Only idealists believe that quality is all that matters in order to be invited to compete at a major festival. Some films are invited because of proportionality, others because their directors have always been there – and others because they want to protect the local film industry. The latter may have been one reason why “The Birthday Party” was shown in competition at Cannes.
Because the third film by Léa Mysius, whose first two films were shown in side sections of the festival, is both her most conventional and weakest – a straightforward home invasion thriller with an often outrageous script. On the plus side, there are French acting stars like Hafsia Herzi and Benoît Magimel in the main roles – and an often fast-paced, suspenseful production that, at least at times, makes you forget the serious weaknesses.

Thomas (Bastien Bouillon), Nora (Hafsia Herzi) and daughter Ida (Tawba El Gharchi) have to stay particularly close to each other that night.
They don’t seem to fit together: the farmer Thomas (Bastien Bouillon), who gets up early to milk the cows, and his wife Nora (Hafsia Herzi), who works at a consulting company and earns the money that her husband spends on prostitutes. Her daughter Ida (Tawba El Gharchi) is often with her neighbor Cristina (Monica Bellucci), an artist who had a barn converted into a studio.
The remote idyll is destroyed on Nora’s birthday. Thomas has planned a surprise party. But he didn’t expect these guests either: Flo (Paul Hamy) and Bègue (Alane Delhaye) suddenly appear at the door, act threateningly and force everyone to join them in meeting their brother Franck (who was recently released from prison).Benoit Magimel) to wait. He’s obviously out for revenge. But to whom and for what?
The abysses remain unexplored
With her first two directing works, the unusual coming-of-age adventure “Ava” and the intricate fantasy drama “The Five Devils”, Léa Mysius established herself as an expert for original genre variations with a feminist touch. With “The Birthday Party”, the filmmaker, who is also a very successful screenwriter, is adapting a foreign material for the first time, namely the bestseller “Histoires De La Nuit – Stories of the Night”. Its author Laurent Mauvignier received, among other things, the Pric Goncourtthe most prestigious literary prize in France. This usually stands for the highest ambitions – and less for exciting thriller stories. The subtexts that existed in the original novel can also be felt in a hint. At least in a few moments, “The Birthday Party” seems to plunge into dark social abysses as it slowly becomes apparent why Franck and his brothers have really penetrated this seemingly ideal world of the family.
One of the characters carries a dark secret with him (we’re staying so vague here so as not to spoil the already hardly any surprising developments in the plot). She was once involved not just in criminal acts, but in disgusting, disgusting activities. But that is quickly forgotten – it remains a moment that is over so quickly that it almost seems cynical how Mysius uses it as a mere plot point. This is particularly a shame because the “Emilia Perez” author can really direct things as a director – she conjures up a threatening atmosphere with precise images and a striking dramaturgy of light and shadow. It creates tension and also stages one or two irritating, extreme peaks of violence towards the end.

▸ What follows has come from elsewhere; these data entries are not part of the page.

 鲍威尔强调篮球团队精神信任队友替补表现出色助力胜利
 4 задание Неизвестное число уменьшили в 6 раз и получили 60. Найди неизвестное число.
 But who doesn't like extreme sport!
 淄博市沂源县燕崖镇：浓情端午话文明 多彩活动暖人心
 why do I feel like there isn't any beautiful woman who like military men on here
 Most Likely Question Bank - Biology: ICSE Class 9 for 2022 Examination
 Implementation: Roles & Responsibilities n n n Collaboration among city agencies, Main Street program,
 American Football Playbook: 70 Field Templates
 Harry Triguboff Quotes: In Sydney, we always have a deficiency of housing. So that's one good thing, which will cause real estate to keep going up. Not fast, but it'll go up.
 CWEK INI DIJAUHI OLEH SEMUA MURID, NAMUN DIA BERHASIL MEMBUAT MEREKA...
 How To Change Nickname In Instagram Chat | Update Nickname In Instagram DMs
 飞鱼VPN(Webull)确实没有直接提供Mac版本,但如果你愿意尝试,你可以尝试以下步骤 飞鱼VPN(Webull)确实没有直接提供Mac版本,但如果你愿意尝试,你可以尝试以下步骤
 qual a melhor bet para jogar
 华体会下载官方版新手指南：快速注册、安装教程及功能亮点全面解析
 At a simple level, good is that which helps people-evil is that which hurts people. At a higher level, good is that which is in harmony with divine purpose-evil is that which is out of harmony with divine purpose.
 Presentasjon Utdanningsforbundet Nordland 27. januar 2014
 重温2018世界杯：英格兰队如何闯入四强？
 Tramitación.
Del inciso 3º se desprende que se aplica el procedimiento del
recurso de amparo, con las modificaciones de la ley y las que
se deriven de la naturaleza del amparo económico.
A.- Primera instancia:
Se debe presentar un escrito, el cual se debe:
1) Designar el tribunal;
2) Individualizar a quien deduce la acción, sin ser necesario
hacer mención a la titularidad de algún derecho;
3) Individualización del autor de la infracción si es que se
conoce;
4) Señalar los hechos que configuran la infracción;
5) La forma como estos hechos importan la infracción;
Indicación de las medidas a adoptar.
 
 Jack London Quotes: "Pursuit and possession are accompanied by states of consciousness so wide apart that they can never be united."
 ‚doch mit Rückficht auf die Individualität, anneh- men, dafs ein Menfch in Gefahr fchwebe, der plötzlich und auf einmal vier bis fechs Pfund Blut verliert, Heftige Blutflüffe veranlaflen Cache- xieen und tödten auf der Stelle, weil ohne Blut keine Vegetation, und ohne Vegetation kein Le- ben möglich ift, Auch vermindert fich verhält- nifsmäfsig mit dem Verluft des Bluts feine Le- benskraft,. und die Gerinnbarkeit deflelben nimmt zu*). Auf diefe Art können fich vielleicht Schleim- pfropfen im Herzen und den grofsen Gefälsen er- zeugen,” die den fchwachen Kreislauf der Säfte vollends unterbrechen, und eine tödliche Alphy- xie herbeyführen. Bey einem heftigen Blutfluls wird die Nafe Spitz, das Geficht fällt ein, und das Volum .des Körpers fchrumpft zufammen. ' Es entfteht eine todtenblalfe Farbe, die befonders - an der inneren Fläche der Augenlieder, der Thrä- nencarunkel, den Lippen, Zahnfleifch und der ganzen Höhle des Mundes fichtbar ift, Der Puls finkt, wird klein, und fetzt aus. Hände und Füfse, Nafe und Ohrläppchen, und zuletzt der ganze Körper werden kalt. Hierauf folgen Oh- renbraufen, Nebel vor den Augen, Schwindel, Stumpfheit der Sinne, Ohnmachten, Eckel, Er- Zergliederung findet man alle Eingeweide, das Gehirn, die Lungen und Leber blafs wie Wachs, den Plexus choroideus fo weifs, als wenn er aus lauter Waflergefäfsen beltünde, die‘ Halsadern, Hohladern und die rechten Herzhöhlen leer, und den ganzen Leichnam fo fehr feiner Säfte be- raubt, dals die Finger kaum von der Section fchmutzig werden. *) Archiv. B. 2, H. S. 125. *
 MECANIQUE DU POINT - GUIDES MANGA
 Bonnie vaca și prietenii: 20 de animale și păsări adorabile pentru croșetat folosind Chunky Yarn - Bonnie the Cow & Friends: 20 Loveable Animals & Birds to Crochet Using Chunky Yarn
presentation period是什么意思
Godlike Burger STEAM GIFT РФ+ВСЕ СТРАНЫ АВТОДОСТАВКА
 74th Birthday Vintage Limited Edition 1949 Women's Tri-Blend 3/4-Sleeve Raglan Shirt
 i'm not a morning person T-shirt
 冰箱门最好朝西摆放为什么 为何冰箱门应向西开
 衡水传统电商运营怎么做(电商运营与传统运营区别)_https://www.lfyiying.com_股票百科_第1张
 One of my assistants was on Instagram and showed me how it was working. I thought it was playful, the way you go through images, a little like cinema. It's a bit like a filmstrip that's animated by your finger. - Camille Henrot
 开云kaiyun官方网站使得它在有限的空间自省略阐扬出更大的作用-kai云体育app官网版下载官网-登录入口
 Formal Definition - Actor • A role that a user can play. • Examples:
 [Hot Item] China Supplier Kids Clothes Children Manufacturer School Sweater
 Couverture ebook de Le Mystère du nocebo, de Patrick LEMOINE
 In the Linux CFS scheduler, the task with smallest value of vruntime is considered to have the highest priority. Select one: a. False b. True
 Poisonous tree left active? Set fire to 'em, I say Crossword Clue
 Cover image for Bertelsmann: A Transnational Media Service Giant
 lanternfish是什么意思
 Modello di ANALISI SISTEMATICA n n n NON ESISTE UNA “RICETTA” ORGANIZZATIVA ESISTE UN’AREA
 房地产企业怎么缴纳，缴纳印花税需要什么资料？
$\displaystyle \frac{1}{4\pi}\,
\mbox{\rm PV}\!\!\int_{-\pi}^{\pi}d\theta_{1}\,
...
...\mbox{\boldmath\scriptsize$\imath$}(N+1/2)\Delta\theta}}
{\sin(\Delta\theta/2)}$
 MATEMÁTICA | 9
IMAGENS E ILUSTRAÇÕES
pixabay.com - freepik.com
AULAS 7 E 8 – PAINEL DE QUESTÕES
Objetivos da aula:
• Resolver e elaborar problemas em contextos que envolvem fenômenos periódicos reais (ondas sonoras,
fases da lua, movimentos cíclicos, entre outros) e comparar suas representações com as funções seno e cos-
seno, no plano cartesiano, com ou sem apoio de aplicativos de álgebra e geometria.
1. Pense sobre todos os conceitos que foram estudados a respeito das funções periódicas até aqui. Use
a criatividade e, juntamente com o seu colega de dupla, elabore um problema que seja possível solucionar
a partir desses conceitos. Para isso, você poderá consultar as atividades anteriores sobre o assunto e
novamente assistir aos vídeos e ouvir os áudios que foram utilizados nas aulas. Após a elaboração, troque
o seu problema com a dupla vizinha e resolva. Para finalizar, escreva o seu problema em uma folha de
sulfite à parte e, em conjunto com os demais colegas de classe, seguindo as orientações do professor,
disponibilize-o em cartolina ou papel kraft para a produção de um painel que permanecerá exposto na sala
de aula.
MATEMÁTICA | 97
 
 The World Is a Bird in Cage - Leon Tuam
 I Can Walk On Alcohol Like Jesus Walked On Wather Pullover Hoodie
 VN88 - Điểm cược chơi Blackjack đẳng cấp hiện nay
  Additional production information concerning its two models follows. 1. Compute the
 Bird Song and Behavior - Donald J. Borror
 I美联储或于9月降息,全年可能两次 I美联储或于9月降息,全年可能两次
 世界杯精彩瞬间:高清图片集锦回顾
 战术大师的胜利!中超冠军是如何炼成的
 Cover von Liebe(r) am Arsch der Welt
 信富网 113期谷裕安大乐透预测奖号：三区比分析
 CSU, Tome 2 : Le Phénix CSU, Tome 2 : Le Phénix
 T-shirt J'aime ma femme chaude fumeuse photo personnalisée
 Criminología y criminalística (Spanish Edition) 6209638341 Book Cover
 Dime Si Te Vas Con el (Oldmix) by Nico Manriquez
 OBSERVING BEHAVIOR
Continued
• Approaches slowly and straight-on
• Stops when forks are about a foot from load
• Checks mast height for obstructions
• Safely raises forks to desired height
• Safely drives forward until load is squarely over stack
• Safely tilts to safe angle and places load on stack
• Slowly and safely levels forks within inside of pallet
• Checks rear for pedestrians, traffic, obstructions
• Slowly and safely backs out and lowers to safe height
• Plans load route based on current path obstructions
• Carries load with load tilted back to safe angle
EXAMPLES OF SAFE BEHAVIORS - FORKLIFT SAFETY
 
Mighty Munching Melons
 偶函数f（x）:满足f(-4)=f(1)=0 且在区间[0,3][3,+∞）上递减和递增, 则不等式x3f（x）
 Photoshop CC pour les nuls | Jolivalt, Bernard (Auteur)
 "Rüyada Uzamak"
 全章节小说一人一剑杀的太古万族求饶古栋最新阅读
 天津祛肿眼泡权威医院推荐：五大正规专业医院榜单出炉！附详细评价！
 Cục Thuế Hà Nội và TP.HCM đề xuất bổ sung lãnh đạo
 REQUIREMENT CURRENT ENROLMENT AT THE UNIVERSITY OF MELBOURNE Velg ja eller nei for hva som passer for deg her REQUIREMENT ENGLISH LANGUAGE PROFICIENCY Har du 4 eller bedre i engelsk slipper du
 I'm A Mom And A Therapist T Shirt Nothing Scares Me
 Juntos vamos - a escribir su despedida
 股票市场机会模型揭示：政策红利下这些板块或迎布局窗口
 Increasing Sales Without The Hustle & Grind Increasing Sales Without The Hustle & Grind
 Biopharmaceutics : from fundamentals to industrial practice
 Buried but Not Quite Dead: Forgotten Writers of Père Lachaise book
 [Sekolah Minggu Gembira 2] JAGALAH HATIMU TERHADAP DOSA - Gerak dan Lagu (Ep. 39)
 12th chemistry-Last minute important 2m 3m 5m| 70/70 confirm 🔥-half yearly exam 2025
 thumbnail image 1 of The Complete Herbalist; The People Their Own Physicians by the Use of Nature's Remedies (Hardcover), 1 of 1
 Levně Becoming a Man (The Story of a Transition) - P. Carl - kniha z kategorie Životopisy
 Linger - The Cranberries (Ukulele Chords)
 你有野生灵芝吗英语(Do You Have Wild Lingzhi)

Benoît Magimel plays Funny Games
The cast is also convincing, especially Benoît Magimel, who is clearly having fun as the casual, sadistic antagonist. With his strange brothers – one looks like a French Tom Hardy, the other slightly off track, as if he had stumbled across from a Bruno Dumont film – he breaks into the family home and quickly destroys all certainties there. As a genre film, it works reasonably well, even if you have to swallow some pretty absurd plot moments and don’t think too hard about them after the credits roll. It’s just a shame that Léa Mysius was content with so little this time and didn’t continue on the path that she took with her first two, very special films.
Conclusion: With her third film “The Birthday Party” Léa Mysius delivers a fairly conventional genre film that only minimally varies the familiar patterns of a home invasion thriller. While it’s convincing in terms of style and acting, it’s still far from the narrative originality of her first two films.
We saw The Birthday Party at the 2026 Cannes Film Festival, where it had its world premiere as part of the official competition.